━━ Text excerpt ━━
Component of the US Army and military of the U.S. state of Arizona

The Arizona Army National Guard is a component of the United States Army and the United States National Guard. National coordination of various state National Guard units are maintained through the National Guard Bureau.

Arizona Army National Guard units are trained and equipped as part of the United States Army. The same ranks and insignia are used and National Guardsmen are eligible to receive all United States military awards. The Arizona National Guard also bestows a number of state awards for local services rendered in or to the state of Arizona.

As of 2026, there are approximately 5,100 soldiers serving in the Arizona Army Guard.

==History==
In response to the Indian wars, the Arizona Army National Guard was formed on September 2, 1865. In 1898, hundreds of Arizonans joined the ranks of the Rough Riders during the Spanish–American War. The Militia Act of 1903 organized the various state militias into the present National Guard system.

Since then, the Arizona Army National Guard has been deployed to Korea, Vietnam, Iraq, and Afghanistan. Units from Arizona also deployed to Louisiana to assist with the Hurricane Katrina aftermath.

The 158th Infantry Regiment was created September 2, 1865, as the First Arizona Volunteer Infantry. Subsequent to Pancho Villa's murder of American civilians and soldiers in Columbus, New Mexico in 1916, the 1st Arizona Infantry was activated and headquartered at Camp Naco, Arizona and assigned border protection duties.

The regiment was drafted into Federal Service for World War I, 5 August 1917 as part of the 40th Infantry Division. Reorganization after the 1st World War assigned the 158th Infantry to the 45th Infantry Division. On 16 September 1940, the declaration of the National Emergency, the 158th Infantry joined its parent organization, the 45th Division at Fort Sill, Oklahoma. After being relieved by divisions in campaign after campaign across the Pacific, the 158th Infantry was selected to spearhead the final invasion of Japan.

Units from Arizona were called into action on September 26, 1940. The 158th Regimental Combat Team were given the name the "Bushmasters," named after the deadly Bushmaster snake in Panama. General Douglas MacArthur said, "No greater fighting combat team has ever deployed for battle."
━━━
▸ What needs to be done
Continue the passage about the Arizona Army National Guard, beginning right after its final sentence.
━━ Dataset content ━━
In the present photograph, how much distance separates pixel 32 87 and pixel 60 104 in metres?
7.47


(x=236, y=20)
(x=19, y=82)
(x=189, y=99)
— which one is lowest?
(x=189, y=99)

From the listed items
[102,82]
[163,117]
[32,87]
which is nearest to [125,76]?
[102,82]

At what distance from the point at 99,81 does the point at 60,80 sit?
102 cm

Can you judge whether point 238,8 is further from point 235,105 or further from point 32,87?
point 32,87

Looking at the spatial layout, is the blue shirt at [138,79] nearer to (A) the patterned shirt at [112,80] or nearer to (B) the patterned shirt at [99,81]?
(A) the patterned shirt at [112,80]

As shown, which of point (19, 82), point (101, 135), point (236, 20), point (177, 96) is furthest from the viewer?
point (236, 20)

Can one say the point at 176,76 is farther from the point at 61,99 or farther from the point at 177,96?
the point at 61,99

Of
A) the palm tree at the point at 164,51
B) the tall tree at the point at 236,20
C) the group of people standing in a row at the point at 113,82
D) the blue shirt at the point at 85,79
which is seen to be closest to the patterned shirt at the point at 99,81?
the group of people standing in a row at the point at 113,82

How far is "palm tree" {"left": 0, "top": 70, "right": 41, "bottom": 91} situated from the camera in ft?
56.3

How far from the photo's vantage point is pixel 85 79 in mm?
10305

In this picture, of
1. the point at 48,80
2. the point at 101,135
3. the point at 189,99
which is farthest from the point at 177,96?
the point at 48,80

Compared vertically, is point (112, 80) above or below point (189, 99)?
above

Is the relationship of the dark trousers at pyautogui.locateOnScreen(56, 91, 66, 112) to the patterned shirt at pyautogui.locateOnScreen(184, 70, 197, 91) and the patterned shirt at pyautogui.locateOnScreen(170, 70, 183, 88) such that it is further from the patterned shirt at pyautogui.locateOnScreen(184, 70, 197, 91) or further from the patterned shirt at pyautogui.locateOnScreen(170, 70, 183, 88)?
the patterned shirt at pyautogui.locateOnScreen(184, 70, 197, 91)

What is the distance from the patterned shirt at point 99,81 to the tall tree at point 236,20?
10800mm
━━━
▸ Output
The 158th Infantry was demobilized and returned to state service following the end of World War II. It was redesignated in June 1967 as the 258th Infantry Brigade. It was subsequently reorganized and redesignated in August 1968 as the 258th Military Police Brigade. In August 1976 the unit was reorganized and redesignated as the 258th Support Center, later the 258th Rear Area Operations Center. The Cannon Company, 158th Infantry was reorganized as the 153d Field Artillery Brigade (including units of the 180th Field Artillery Regiment).

With implementation of the Arizona Army National Guard Aviation Force Modernization Program on 1 October 1986, it was planned that Army Aviation units in Arizona would restructure to a Combat Aviation Group, one Attack Helicopter Battalion, and a Combat Aviation Company. The 385th Combat Aviation Group was to be the Command and Control Headquarters for the 551st Aviation Battalion in Arizona, the 419th Aviation Battalion in Florida (see 111th Aviation Regiment), and the 437th Aviation Battalion in Arkansas. The Group was to provide Command Staff Planning and Control of operations of assigned units in support of III Corps, Fort Hood, Texas. The Combat Aviation Company was planned to be part of the 135th Combat Aviation Battalion in Kansas to support I Corps, Fort Lewis, Washington.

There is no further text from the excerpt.